That is the number staring back at me from my answering machine of 7+ years. From mid-2009 until yesterday afternoon, that number has been at least two. Maybe five or ten or twelve, but at least two. Always two. I kept the last two answering machine messages my dad left us before he passed away on June 26, 2009, and how I wish I had kept more. In the last two messages he doesn’t sound like his usual upbeat self because he wasn’t. But it was his voice. Weaker, softer, more tired and worn down. But it was his voice. I haven’t listened to the messages but once or twice since he left them, and I cannot honestly tell you what the subject matter was. But I had his voice. Recorded. In my house. And had I wanted to, I could have pushed the button to hear him any time. And my clumsy fingers accidentally deleted them yesterday.
We have been out of town for a long weekend and I was going through our missed calls. The kids were babbling in the kitchen while they had their afternoon snack and there was one message I could not get down fully. I had the guys name and number but I could not, after four listens, figure out where he said he was calling from. Of course this guy was the last message on the machine and I missed the two second time span I had to repeat him before the message ended, so I had to play all messages and skip through them all to get back to his. My stupid right index finger punched “delete” through all the messages instead of the “forward skip”, which is the button directly next to the delete. I realized it as I deleted the random guy’s messages and my voicemail man said “you have no more messages” and then popped that little red zero onto the screen. I swear I felt my heart stop and lurch around in my chest at that moment when I realized what I had done. I couldn’t breathe. It was no one’s fault but my own, even though I mentally cursed the placement of the delete and skip buttons. I cried a bit and called my husband to tell him what I did. He, too, was accustomed to the little red number two. Sort of checking to make sure it was still there whenever we passed my the machine in the kitchen.

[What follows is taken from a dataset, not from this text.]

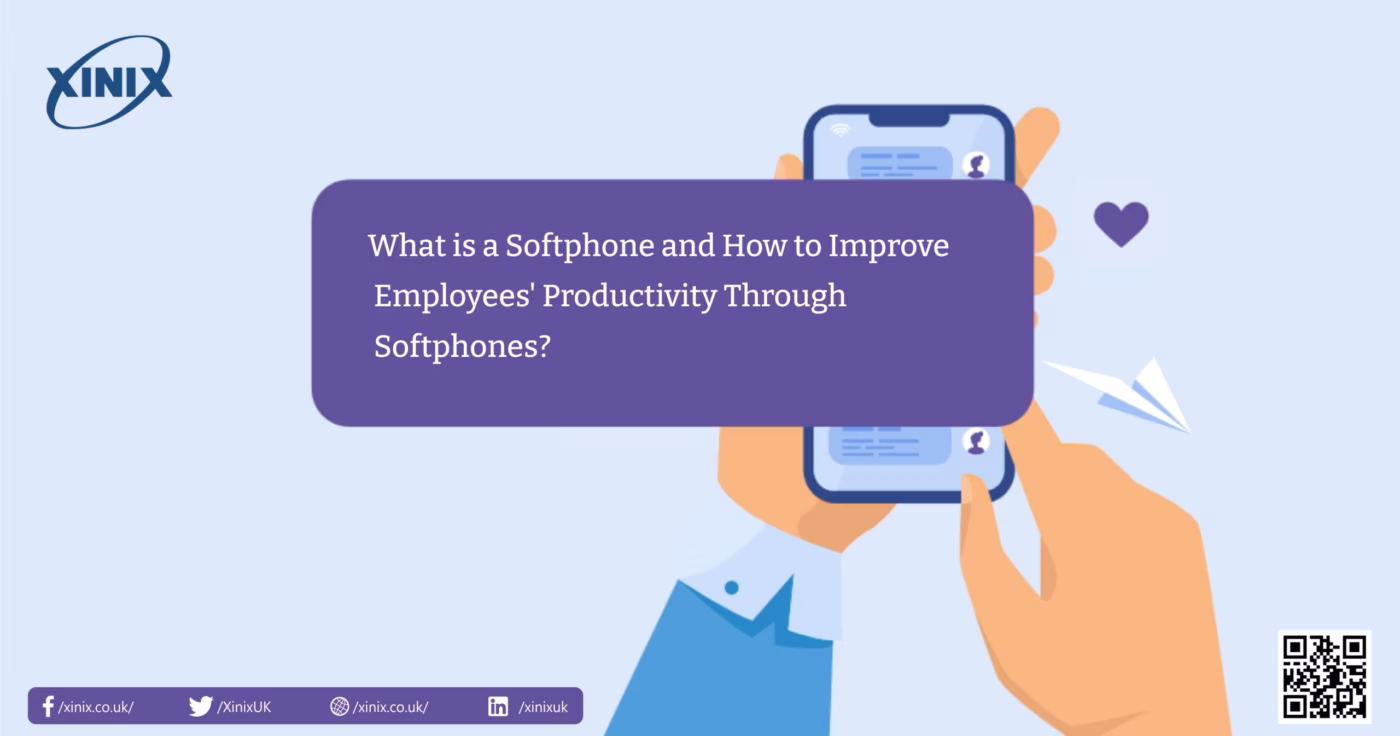 XINIX

What is a Softphone and How to Improve Employees' Productivity Through Softphones?

/xinix.co.uk/ /XinixUK /xinix.co.uk/ /xinixuk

I will tell you that we have a videotaped interview of my dad. My brother, sister and I decided to conduct an interview of dad before he got too sick. The year he was diagnosed and treated my sister-in-law and I were both pregnant with and gave birth to the first three of his grandsons. We wanted to remember him, we wanted our children and future children to see him, hear his jokes and voice, see his smile and listen as my brother conducted what turned into a multi-hour interview. I have not watched it. I’m not there yet, but it makes me happy that we thought to do that and that he was such a good sport about it, while knowing our reasons behind the unusual request.
I had 10, 530 days with daddy. Another number that will never get any bigger, but each of those 10, 530 days were a treasure. And the number of memories I have from those days surpasses the highest number I can count to!